Archives having issues scraping nytimes lately. 381 page bill too.
“The measure prohibits corporate entities from owning more than 350 existing single-family homes, although it does not require them to sell homes purchased before the measure became law.”
They don’t mention anything about foreign investments but China is trying to rein in their own overseas spending to boost national investment.
Carve outs: - Investors may purchase homes owned by other investors.
- There are additional exceptions related to previous contracts and legal obligations, or if the purchase is part of a loss-mitigation strategy.
https://nlihc.org/sites/default/files/21ST_Century_ROAD_Expl...
What's to stop people from just making multiple corporate entities? Or investors below the cap buying properties and flipping them to institutional investors above the cap bypassing the cap entirely?

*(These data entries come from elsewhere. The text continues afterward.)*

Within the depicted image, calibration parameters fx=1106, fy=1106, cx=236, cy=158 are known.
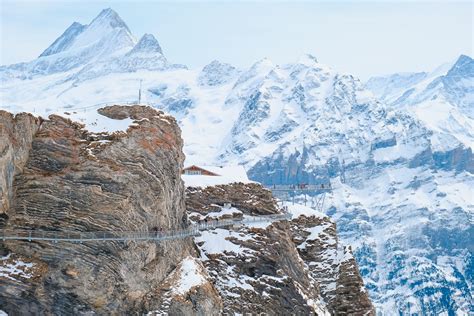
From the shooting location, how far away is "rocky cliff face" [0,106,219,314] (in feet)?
370

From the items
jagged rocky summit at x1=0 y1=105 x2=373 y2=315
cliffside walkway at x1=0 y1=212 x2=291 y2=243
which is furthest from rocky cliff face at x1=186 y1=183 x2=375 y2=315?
cliffside walkway at x1=0 y1=212 x2=291 y2=243

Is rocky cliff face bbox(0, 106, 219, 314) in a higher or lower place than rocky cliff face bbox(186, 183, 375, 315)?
higher

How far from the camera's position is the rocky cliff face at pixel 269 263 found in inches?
5561

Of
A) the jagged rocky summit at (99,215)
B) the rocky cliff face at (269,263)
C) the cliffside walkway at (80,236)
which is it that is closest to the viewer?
the jagged rocky summit at (99,215)

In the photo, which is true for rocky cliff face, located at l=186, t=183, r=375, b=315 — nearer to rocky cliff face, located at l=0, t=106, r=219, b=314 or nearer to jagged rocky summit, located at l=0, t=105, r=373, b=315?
jagged rocky summit, located at l=0, t=105, r=373, b=315

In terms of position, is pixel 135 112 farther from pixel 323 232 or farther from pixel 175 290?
pixel 323 232

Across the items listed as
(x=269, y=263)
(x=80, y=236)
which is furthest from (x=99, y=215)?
(x=269, y=263)

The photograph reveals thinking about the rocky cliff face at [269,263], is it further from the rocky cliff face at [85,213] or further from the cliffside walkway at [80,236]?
the cliffside walkway at [80,236]

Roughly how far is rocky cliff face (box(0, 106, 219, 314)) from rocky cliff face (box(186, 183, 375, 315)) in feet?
56.6

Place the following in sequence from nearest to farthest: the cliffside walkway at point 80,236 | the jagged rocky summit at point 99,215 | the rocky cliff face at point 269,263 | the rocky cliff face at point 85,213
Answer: the rocky cliff face at point 85,213, the jagged rocky summit at point 99,215, the cliffside walkway at point 80,236, the rocky cliff face at point 269,263

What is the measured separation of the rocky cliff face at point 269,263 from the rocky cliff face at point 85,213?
1725cm

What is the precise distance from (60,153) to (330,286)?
58.8m

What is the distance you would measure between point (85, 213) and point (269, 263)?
35.9m

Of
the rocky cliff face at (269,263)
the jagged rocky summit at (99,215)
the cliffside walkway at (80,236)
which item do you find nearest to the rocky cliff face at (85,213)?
the jagged rocky summit at (99,215)
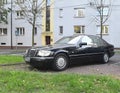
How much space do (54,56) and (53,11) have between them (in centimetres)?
3708

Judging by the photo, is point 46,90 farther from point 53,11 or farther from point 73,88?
point 53,11

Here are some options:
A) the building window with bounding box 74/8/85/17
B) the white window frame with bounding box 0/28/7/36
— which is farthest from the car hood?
the white window frame with bounding box 0/28/7/36

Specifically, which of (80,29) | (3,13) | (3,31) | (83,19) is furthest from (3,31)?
(83,19)

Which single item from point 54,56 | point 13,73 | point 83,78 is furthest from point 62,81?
point 54,56

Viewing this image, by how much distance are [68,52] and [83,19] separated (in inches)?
1329

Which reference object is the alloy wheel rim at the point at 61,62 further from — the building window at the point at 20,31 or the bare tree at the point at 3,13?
the bare tree at the point at 3,13

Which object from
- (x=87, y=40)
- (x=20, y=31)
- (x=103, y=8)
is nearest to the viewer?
(x=87, y=40)

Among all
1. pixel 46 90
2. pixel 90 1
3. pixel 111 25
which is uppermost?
pixel 90 1

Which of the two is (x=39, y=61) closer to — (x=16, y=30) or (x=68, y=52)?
(x=68, y=52)

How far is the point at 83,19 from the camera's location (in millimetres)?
47688

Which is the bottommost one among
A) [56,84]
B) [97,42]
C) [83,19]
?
[56,84]

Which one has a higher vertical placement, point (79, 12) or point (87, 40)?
point (79, 12)

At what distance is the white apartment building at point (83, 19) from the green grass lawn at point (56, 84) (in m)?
36.3

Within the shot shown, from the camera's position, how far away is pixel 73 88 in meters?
8.60
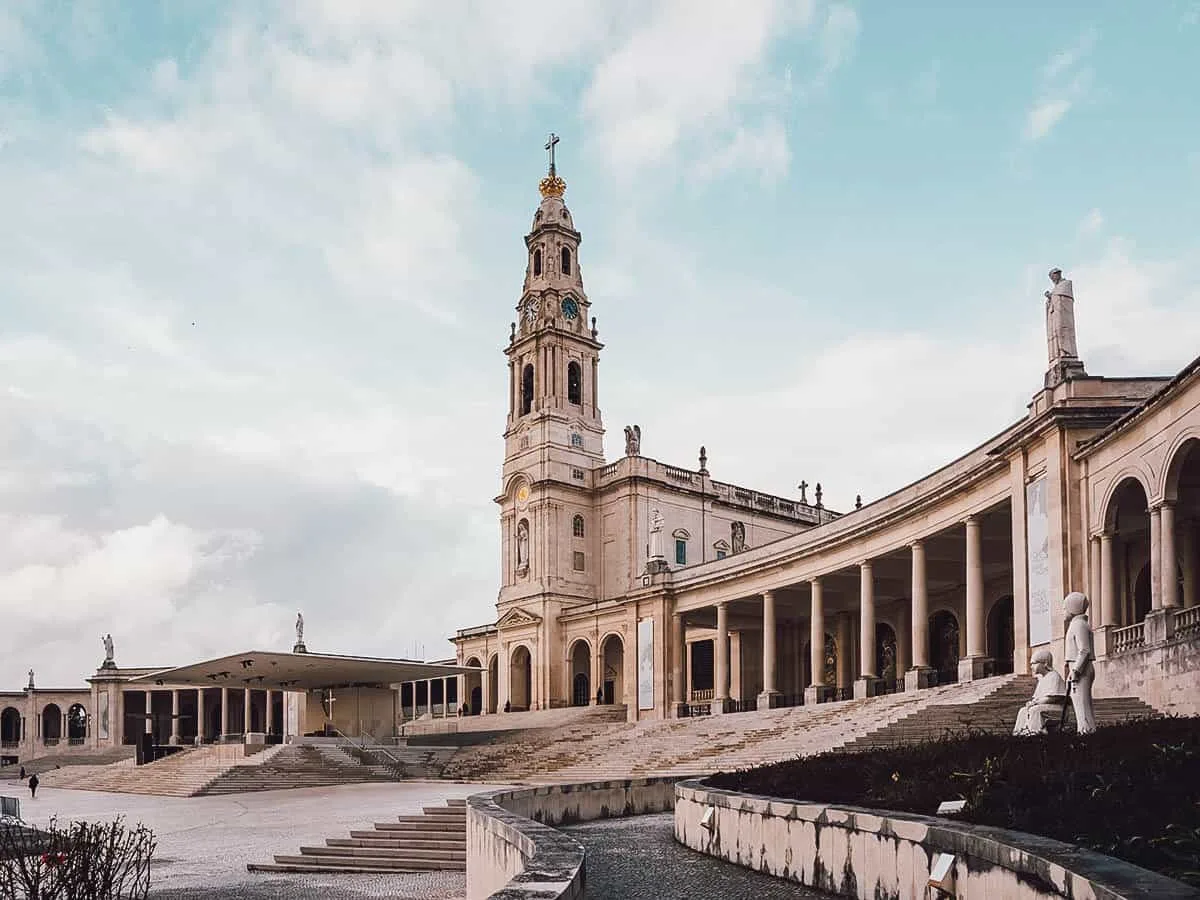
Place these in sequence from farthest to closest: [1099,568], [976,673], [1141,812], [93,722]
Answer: [93,722], [976,673], [1099,568], [1141,812]

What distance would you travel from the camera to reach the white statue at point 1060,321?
96.6ft

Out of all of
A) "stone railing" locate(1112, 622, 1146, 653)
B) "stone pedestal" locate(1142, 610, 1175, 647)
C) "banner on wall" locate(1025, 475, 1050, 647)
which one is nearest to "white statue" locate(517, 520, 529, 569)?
"banner on wall" locate(1025, 475, 1050, 647)

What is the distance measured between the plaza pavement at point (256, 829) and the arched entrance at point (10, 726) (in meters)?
57.2

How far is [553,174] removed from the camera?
76.1 meters

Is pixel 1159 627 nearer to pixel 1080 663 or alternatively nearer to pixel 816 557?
pixel 1080 663

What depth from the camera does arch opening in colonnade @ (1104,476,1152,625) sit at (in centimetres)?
2777

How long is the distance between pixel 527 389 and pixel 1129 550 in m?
43.7

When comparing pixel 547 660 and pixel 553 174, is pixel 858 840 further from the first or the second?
pixel 553 174

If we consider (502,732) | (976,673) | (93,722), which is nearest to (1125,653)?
(976,673)

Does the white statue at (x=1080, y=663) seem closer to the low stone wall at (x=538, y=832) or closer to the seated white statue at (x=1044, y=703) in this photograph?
the seated white statue at (x=1044, y=703)

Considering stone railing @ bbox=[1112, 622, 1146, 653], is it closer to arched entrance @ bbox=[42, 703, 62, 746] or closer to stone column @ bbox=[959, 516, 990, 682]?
stone column @ bbox=[959, 516, 990, 682]

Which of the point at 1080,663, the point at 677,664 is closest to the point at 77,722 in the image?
the point at 677,664

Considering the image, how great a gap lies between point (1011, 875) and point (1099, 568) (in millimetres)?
22009

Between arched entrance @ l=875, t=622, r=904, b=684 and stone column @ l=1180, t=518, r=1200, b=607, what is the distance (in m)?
23.7
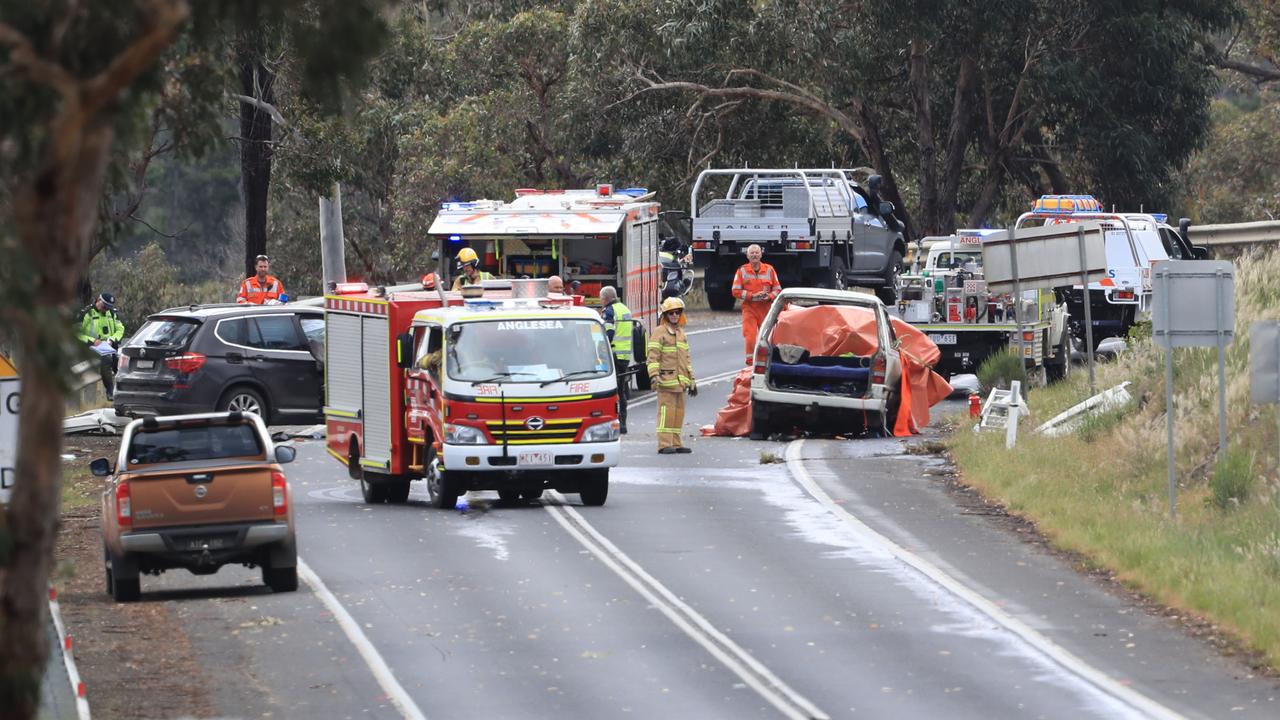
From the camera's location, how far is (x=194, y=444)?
54.2ft

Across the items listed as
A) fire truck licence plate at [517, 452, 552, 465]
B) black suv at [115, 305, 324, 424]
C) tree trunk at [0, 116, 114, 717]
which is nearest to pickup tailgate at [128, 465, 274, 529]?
fire truck licence plate at [517, 452, 552, 465]

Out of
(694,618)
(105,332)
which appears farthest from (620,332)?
(105,332)

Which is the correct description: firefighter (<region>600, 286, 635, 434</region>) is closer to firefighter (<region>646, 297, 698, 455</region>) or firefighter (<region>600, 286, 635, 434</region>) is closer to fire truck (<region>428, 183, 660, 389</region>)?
firefighter (<region>646, 297, 698, 455</region>)

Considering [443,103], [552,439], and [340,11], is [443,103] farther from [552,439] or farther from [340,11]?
[340,11]

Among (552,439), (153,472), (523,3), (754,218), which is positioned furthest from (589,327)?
(523,3)

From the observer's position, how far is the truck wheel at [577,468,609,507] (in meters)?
20.8

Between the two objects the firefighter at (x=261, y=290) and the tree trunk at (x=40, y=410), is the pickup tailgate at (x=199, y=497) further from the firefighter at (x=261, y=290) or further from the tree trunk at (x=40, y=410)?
the firefighter at (x=261, y=290)

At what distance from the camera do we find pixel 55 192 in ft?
25.3

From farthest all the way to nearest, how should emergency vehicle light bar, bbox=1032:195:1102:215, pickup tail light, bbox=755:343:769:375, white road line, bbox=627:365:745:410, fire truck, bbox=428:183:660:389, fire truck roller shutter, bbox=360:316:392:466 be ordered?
1. emergency vehicle light bar, bbox=1032:195:1102:215
2. white road line, bbox=627:365:745:410
3. fire truck, bbox=428:183:660:389
4. pickup tail light, bbox=755:343:769:375
5. fire truck roller shutter, bbox=360:316:392:466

Partly because the federal governments leverage on local politics is very little but majorly because currently the interest rate and the labor/material costs is just too high especially on the coasts and none of that is regulatory burden. The Atlantic had a great breakdown [1].
Congress and/or state governments should work on a preferable interest rates for construction loans scheme and engineers need to bust through Moravecs paradox to get some productivity boosts in construction going, everything else is window dressing.
The ball has moved!
[1]: https://www.theatlantic.com/economy/2026/03/california-housi...
It's like banning holding cell phones while driving. Talking on a cell phone while driving significantly increases the likelihood of getting in an accident, but it also makes people much more productive. There's no way to keep that productivity while driving, without hurting safety, and most people want to keep that productivity. The solution is to ban holding a cellphone while driving, while still allowing talking on a cell phone, which statistically makes no difference whatsoever. This allows politicians to do nothing, which lets people keep the productivity they desire, while also giving the appearance that they are doing something to increase safety. This kind of not-really-a-tradeoff security theater also exists in things like airport security, pandemic responses, banking identification standards, and forensics.
Eliminating Fannie mae/Freddie Mac would've done a whole lot more to lower house prices.
Until about 20 years ago, both were great and valuable institutions. Long story.
Shutting them down would be a catastrophic disaster to housing affordability.
Wouldn't less mortgage money available for homes make the prices of homes drop?
That works here in Switzerland sort of - prices are still super high but more because of local wealth, not Russians and Chinese buying everything. There are underdeveloped places where foreigners are allowed to buy - Andermatt for example is filled with rich Americans.
I need an LLM to start stripping out everything to do with this type of stupefying horse race discussion.